**Work to be completed:**
Can you copy all of the data below word for word, leaving the pictures out of your answer?

**Records provided:**

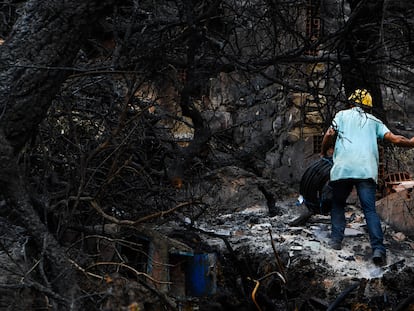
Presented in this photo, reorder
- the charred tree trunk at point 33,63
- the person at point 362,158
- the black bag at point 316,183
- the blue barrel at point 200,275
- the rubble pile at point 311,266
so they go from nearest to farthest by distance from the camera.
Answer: the charred tree trunk at point 33,63 < the rubble pile at point 311,266 < the blue barrel at point 200,275 < the person at point 362,158 < the black bag at point 316,183

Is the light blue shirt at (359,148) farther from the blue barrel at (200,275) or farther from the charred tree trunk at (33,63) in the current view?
the charred tree trunk at (33,63)

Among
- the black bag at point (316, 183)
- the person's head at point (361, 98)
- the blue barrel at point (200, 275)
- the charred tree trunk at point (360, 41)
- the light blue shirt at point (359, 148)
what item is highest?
the charred tree trunk at point (360, 41)

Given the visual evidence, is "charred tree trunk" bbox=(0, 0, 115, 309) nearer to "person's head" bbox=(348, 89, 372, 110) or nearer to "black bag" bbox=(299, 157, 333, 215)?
"person's head" bbox=(348, 89, 372, 110)

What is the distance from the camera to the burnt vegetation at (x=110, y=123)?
3.24m

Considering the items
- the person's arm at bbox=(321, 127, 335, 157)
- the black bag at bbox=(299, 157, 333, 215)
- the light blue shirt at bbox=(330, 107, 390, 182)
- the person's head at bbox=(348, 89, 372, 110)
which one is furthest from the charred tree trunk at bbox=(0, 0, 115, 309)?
the black bag at bbox=(299, 157, 333, 215)

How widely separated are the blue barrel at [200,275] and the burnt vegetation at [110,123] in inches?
13.6

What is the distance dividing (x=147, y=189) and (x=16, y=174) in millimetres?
2300

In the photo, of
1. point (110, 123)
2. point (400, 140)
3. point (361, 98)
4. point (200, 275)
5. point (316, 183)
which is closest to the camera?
point (361, 98)

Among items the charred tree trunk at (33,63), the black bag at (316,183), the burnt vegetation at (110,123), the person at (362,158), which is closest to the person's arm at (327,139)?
the person at (362,158)

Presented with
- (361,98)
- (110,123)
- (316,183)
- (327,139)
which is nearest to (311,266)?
(327,139)

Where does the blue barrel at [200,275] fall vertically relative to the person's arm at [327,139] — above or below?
below

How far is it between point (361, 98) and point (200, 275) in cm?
199

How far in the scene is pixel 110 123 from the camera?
559 centimetres

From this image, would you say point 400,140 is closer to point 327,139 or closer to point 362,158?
point 362,158
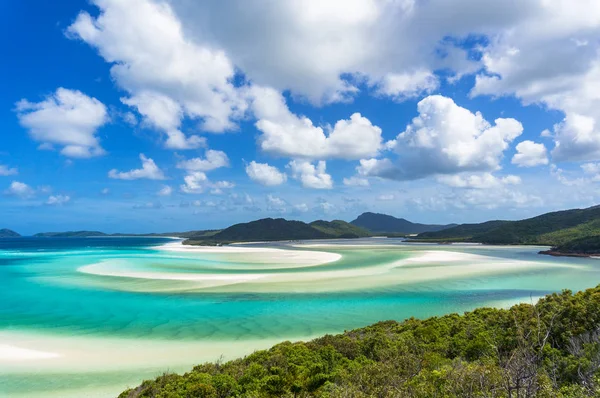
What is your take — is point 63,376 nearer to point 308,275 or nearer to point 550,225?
point 308,275

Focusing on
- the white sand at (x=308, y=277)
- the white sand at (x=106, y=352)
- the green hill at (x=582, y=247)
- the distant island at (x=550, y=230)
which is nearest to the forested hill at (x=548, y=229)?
the distant island at (x=550, y=230)

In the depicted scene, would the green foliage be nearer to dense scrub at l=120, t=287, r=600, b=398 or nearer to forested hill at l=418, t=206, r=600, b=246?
forested hill at l=418, t=206, r=600, b=246

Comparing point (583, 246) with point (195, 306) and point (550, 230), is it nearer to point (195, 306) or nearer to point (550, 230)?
point (550, 230)

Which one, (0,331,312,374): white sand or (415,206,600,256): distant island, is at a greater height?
(415,206,600,256): distant island

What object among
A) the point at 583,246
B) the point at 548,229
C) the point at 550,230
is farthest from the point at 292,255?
the point at 548,229

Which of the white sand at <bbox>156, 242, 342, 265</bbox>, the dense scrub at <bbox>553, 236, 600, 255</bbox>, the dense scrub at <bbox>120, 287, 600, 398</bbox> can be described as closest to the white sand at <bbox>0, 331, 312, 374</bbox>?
the dense scrub at <bbox>120, 287, 600, 398</bbox>

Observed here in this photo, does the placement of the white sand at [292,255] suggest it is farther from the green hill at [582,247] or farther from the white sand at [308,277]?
the green hill at [582,247]
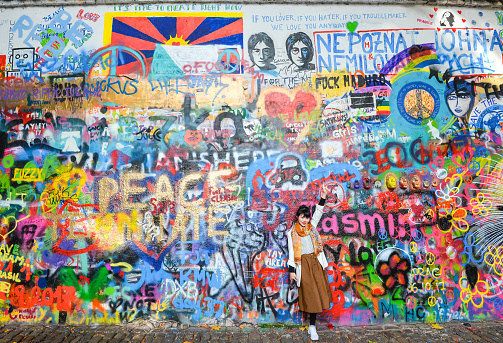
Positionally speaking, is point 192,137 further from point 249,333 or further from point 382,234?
point 382,234

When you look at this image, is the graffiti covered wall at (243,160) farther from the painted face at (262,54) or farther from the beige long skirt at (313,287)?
the beige long skirt at (313,287)

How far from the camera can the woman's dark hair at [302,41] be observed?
17.7 feet

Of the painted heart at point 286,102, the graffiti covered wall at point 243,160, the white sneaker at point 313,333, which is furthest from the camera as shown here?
the painted heart at point 286,102

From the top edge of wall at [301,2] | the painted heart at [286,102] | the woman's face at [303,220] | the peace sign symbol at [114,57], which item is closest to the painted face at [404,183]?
the woman's face at [303,220]

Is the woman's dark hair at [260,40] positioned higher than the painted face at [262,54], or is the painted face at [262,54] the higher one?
the woman's dark hair at [260,40]

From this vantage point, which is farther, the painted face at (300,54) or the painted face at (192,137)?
the painted face at (300,54)

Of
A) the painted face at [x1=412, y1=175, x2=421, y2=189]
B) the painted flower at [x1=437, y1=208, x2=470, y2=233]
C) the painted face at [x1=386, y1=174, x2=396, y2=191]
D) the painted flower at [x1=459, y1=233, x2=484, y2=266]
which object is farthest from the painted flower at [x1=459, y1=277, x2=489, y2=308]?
the painted face at [x1=386, y1=174, x2=396, y2=191]

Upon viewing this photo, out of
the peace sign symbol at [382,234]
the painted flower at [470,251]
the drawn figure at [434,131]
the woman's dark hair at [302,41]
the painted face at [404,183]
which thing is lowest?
the painted flower at [470,251]

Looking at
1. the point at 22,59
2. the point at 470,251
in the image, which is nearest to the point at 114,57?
the point at 22,59

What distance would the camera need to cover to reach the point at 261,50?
540cm

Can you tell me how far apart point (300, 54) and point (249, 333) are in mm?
4865

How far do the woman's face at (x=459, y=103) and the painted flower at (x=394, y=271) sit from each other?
2809 mm

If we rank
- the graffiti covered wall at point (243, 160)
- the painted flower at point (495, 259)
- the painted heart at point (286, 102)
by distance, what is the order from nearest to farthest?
the graffiti covered wall at point (243, 160)
the painted flower at point (495, 259)
the painted heart at point (286, 102)

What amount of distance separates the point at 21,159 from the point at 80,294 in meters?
2.61
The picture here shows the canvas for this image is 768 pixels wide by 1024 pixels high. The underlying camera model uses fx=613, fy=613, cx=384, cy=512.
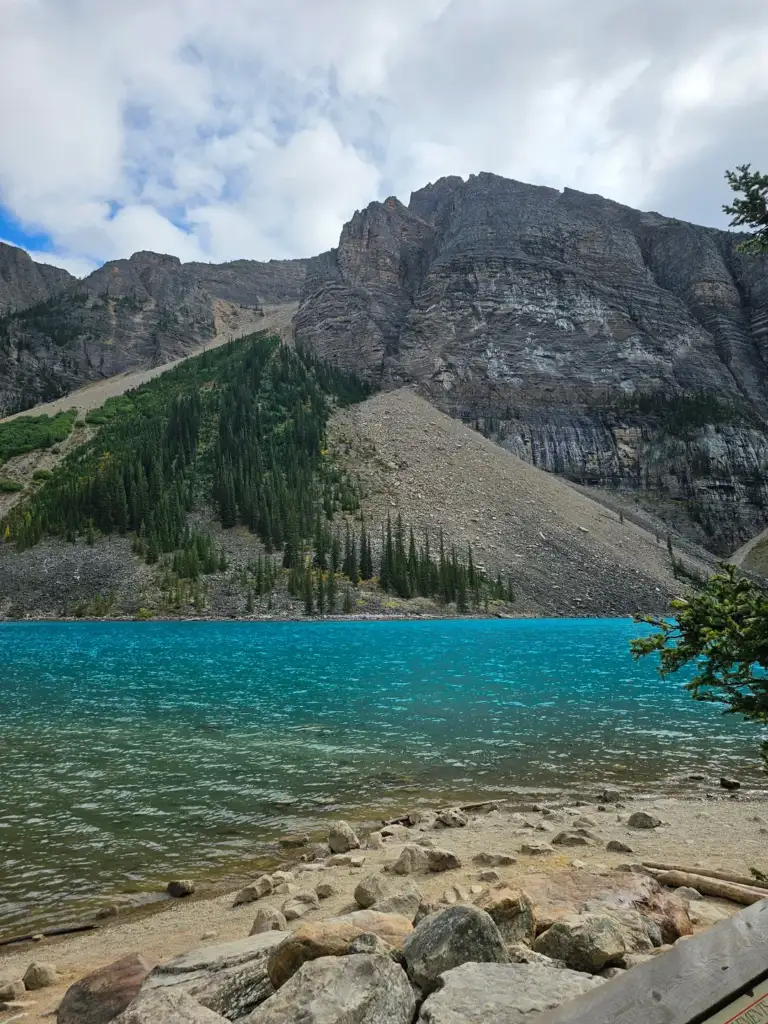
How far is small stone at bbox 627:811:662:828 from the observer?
11.4 metres

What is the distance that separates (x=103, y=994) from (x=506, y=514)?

**The answer:**
Presented in this photo, reorder
- the charred tree trunk at point 33,63
- the person at point 362,158
- the black bag at point 316,183
- the blue barrel at point 200,275
- the rubble pile at point 311,266
so they go from nearest to farthest by distance from the camera.
Answer: the charred tree trunk at point 33,63 < the rubble pile at point 311,266 < the blue barrel at point 200,275 < the person at point 362,158 < the black bag at point 316,183

Is the light blue shirt at (359,148) farther from the blue barrel at (200,275) or farther from the charred tree trunk at (33,63) in the current view?
the charred tree trunk at (33,63)

Among
- the black bag at point (316, 183)
- the person's head at point (361, 98)
- the blue barrel at point (200, 275)
- the charred tree trunk at point (360, 41)
- the light blue shirt at point (359, 148)
what item is highest?
the charred tree trunk at point (360, 41)

Given the visual evidence, is "charred tree trunk" bbox=(0, 0, 115, 309) nearer to "person's head" bbox=(348, 89, 372, 110) or nearer to "black bag" bbox=(299, 157, 333, 215)?
"person's head" bbox=(348, 89, 372, 110)

What is the distance from the camera to the burnt vegetation at (x=110, y=123)?
3.24m

Considering the items
- the person's arm at bbox=(321, 127, 335, 157)
- the black bag at bbox=(299, 157, 333, 215)
- the light blue shirt at bbox=(330, 107, 390, 182)
- the person's head at bbox=(348, 89, 372, 110)
which one is furthest from the charred tree trunk at bbox=(0, 0, 115, 309)?
the black bag at bbox=(299, 157, 333, 215)

How widely separated are the blue barrel at [200,275] and the burnt vegetation at [110,123] in inches?
13.6

What is the distance dividing (x=147, y=189) and (x=16, y=174) in millimetres?
2300

In the photo, of
1. point (110, 123)
2. point (400, 140)
3. point (361, 98)
4. point (200, 275)
5. point (316, 183)
which is closest to the camera?
point (361, 98)

Among items the charred tree trunk at (33,63), the black bag at (316,183), the burnt vegetation at (110,123), the person at (362,158), which is closest to the person's arm at (327,139)?
the person at (362,158)

Presented with
- (361,98)
- (110,123)
- (316,183)
- (327,139)
which is nearest to (311,266)?
(327,139)

Where does the blue barrel at [200,275] fall vertically relative to the person's arm at [327,139] — above or below?
below

How far is it between point (361, 98) and point (200, 275) in cm?
199

How far in the scene is pixel 110 123 from the camera?
559 centimetres

From this image, would you say point 400,140 is closer to point 327,139 or closer to point 362,158?
point 362,158
What is your take — is point 63,376 nearer to point 308,275 or nearer to point 550,225?
point 308,275

Focusing on
- the white sand at (x=308, y=277)
- the white sand at (x=106, y=352)
- the green hill at (x=582, y=247)
- the distant island at (x=550, y=230)
which is nearest to the forested hill at (x=548, y=229)?
the distant island at (x=550, y=230)

In the depicted scene, would the green foliage be nearer to dense scrub at l=120, t=287, r=600, b=398 or nearer to forested hill at l=418, t=206, r=600, b=246?
forested hill at l=418, t=206, r=600, b=246

Comparing point (583, 246) with point (195, 306) and point (550, 230), is it nearer to point (195, 306) or nearer to point (550, 230)?
point (550, 230)

Which one, (0,331,312,374): white sand or (415,206,600,256): distant island, is at a greater height?
(415,206,600,256): distant island

What object among
A) the point at 583,246
B) the point at 548,229
C) the point at 550,230
is farthest from the point at 292,255?
the point at 548,229

Which of the white sand at <bbox>156, 242, 342, 265</bbox>, the dense scrub at <bbox>553, 236, 600, 255</bbox>, the dense scrub at <bbox>120, 287, 600, 398</bbox> can be described as closest to the white sand at <bbox>0, 331, 312, 374</bbox>?
the dense scrub at <bbox>120, 287, 600, 398</bbox>

Observed here in this photo, does the placement of the white sand at [292,255] suggest it is farther from the green hill at [582,247] or farther from the white sand at [308,277]?
the green hill at [582,247]
Positionally speaking, is point 192,137 further from point 249,333 or further from point 382,234?
point 382,234

When you look at this image, is the graffiti covered wall at (243,160) farther from the painted face at (262,54) or farther from the beige long skirt at (313,287)?
the beige long skirt at (313,287)

How far from the camera can the woman's dark hair at [302,41] be observed?
17.7 feet

Of the painted heart at point 286,102, the graffiti covered wall at point 243,160, the white sneaker at point 313,333, which is furthest from the camera as shown here?
the painted heart at point 286,102

From the top edge of wall at [301,2] | the painted heart at [286,102] | the woman's face at [303,220] | the peace sign symbol at [114,57], which item is closest to the painted face at [404,183]?
the woman's face at [303,220]

Is the woman's dark hair at [260,40] positioned higher than the painted face at [262,54], or is the painted face at [262,54] the higher one?
the woman's dark hair at [260,40]

From this vantage point, which is farther, the painted face at (300,54) or the painted face at (192,137)?
the painted face at (300,54)

Of
A) the painted face at [x1=412, y1=175, x2=421, y2=189]
B) the painted flower at [x1=437, y1=208, x2=470, y2=233]
C) the painted face at [x1=386, y1=174, x2=396, y2=191]
D) the painted flower at [x1=459, y1=233, x2=484, y2=266]
which object is farthest from the painted flower at [x1=459, y1=277, x2=489, y2=308]?
the painted face at [x1=386, y1=174, x2=396, y2=191]

Upon viewing this photo, out of
the peace sign symbol at [382,234]
the painted flower at [470,251]
the drawn figure at [434,131]
the woman's dark hair at [302,41]
the painted face at [404,183]
which thing is lowest?
the painted flower at [470,251]

Looking at
1. the point at 22,59
2. the point at 470,251
in the image, which is nearest to the point at 114,57?
the point at 22,59

What distance would the camera need to cover to reach the point at 261,50?
540cm

Can you tell me how far apart point (300, 54) and point (249, 333) are in mm?
4865

How far do the woman's face at (x=459, y=103) and the painted flower at (x=394, y=271) sit from each other?
2809 mm

If we rank
- the graffiti covered wall at point (243, 160)
- the painted flower at point (495, 259)
- the painted heart at point (286, 102)
by distance, what is the order from nearest to farthest?
the graffiti covered wall at point (243, 160)
the painted flower at point (495, 259)
the painted heart at point (286, 102)

What amount of distance separates the point at 21,159 from the point at 80,294 in meters?
2.61
The picture here shows the canvas for this image is 768 pixels wide by 1024 pixels high. The underlying camera model uses fx=613, fy=613, cx=384, cy=512.
How far is small stone at bbox 627:811:662:828 from the observer?
11.4 metres

What is the distance that separates (x=103, y=994) from (x=506, y=514)?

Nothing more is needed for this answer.